Morrissey's solution though is for couples to discuss which of them should give up or take a back seat with their career to take on more childcare. It's a decision she and husband Richard, then a journalist, made when they were expecting their fourth child. He stayed at home, she returned to the boardroom.

I also know people who have made this decision, and again, it never seemed to last the course from what I witnessed; every new term at playgroup used to herald another new house husband's arrival, bumbling red-faced through the door, apologising profusely for skinning mums' ankles with his out-of-control buggy and valiantly trying to join in conversations about leaky nipples and 'getting back in the saddle'.

They would be silently replaced with a different token male the following term, the last one oft witnessed briefcase in hand marching jubilantly to the station and to his office, basking in the glow of his escape. The offspring would then return with his/her mum who would would explain that she 'missed' the baby too much, her husband was struggling to cope, (read: handing the baby over to mum the SECOND she walked through the door each evening) and so she had decided to give up work after all.

But for Morrissey, the house husband seems the ideal solution: she maintains her vast salary, pops out lots of children, and her husband obviously delights in his role of stay-at-home-dad. Or does he?

The interview went on to reveal the couple have a nanny to help him out with the care of their six daughters and three sons (aged between two and 19) – which he combines with his new job as a Buddhist priest...

Morrissey says she works up to 60 hours a week, and gets up at 5am to organise the kids school clothes and breakfasts, but always tries to be home by 6.30pm.

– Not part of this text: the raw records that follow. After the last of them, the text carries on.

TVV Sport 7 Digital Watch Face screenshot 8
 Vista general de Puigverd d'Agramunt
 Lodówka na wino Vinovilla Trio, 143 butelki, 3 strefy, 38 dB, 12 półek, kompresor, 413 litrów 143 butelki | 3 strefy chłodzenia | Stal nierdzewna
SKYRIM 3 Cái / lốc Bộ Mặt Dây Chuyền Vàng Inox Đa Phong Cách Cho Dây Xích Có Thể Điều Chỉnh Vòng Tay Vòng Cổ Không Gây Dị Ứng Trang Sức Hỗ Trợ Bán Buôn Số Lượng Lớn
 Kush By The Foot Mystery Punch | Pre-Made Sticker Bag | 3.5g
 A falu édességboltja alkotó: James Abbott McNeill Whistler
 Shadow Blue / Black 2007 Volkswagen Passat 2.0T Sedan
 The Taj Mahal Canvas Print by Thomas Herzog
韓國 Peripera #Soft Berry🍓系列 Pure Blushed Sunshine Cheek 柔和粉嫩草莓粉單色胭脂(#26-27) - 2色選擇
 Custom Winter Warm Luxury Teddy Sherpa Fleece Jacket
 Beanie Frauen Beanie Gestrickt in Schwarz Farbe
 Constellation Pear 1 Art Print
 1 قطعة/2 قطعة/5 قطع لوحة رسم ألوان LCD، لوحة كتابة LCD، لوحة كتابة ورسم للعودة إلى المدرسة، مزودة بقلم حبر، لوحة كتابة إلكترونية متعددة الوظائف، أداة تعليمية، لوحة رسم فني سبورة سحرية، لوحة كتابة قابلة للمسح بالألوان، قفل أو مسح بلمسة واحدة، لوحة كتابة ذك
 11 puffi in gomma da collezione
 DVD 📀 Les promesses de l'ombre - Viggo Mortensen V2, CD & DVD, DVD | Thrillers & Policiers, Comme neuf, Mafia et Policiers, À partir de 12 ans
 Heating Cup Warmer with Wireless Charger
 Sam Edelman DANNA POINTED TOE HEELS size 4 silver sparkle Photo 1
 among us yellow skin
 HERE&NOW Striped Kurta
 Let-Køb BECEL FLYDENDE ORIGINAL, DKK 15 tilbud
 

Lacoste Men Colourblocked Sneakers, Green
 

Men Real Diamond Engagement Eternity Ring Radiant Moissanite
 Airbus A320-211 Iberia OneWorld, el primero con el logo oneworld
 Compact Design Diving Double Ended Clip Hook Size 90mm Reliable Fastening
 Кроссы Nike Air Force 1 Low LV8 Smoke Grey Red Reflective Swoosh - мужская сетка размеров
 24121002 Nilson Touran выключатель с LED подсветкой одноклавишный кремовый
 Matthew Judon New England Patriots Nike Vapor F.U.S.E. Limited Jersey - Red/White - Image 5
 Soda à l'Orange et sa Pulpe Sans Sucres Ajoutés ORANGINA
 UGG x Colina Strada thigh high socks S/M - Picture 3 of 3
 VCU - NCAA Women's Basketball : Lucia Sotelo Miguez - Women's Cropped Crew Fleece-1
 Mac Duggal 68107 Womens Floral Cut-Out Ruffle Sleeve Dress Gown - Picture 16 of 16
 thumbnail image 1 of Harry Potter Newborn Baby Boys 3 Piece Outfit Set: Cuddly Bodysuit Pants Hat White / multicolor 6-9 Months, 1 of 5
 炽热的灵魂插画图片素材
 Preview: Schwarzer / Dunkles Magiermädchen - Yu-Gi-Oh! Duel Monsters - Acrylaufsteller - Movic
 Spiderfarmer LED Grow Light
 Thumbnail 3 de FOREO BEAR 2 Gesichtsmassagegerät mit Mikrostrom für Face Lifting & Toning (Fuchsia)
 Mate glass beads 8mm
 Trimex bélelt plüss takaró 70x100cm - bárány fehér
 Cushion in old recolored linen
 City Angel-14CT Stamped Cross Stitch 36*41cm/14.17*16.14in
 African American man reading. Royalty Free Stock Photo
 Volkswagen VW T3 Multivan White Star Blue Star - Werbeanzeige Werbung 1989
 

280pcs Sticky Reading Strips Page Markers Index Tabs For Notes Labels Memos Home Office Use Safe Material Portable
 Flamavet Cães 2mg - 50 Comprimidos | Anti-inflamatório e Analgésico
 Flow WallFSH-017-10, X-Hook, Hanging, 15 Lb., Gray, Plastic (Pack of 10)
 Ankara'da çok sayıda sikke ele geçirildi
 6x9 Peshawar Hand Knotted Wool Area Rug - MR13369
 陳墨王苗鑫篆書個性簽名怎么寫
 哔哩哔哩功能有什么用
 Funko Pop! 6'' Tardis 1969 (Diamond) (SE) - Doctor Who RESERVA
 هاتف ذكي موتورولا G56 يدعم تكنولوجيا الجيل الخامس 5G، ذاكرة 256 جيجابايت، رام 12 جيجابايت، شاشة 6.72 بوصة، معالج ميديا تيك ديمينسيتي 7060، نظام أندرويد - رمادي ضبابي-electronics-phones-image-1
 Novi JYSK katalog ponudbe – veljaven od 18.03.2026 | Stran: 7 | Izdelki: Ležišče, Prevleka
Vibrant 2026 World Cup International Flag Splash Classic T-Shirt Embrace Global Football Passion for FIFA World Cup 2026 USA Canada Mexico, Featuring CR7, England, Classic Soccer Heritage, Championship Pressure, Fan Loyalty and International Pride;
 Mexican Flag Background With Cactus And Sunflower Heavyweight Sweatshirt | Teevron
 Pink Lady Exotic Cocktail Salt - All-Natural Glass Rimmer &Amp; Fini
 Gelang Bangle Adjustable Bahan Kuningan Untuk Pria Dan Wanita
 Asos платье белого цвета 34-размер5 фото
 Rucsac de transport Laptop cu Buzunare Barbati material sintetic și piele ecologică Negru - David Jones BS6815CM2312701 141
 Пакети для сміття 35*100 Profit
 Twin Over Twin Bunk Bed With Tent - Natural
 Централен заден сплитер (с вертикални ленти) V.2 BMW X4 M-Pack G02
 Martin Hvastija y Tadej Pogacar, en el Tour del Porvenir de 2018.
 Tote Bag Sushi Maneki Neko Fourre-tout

It's great that she's striving to empower women in the workplace, but really – with nine kids and that kind of schedule, how can anyone have any kind of life? Surely it's just one long, continuous agenda-like existence, ticking tasks off along the way, and having no differential between boardroom and bedroom? Is that really conducive to family life? And by having a nanny, is her partner really a house-husband at all, or just a dad who works from home?

What do you think?

How do you split childcare?

Do you think it ever works having dad stay at home and mum return to work? What do you think of high-flying career women like Helena Morrissey?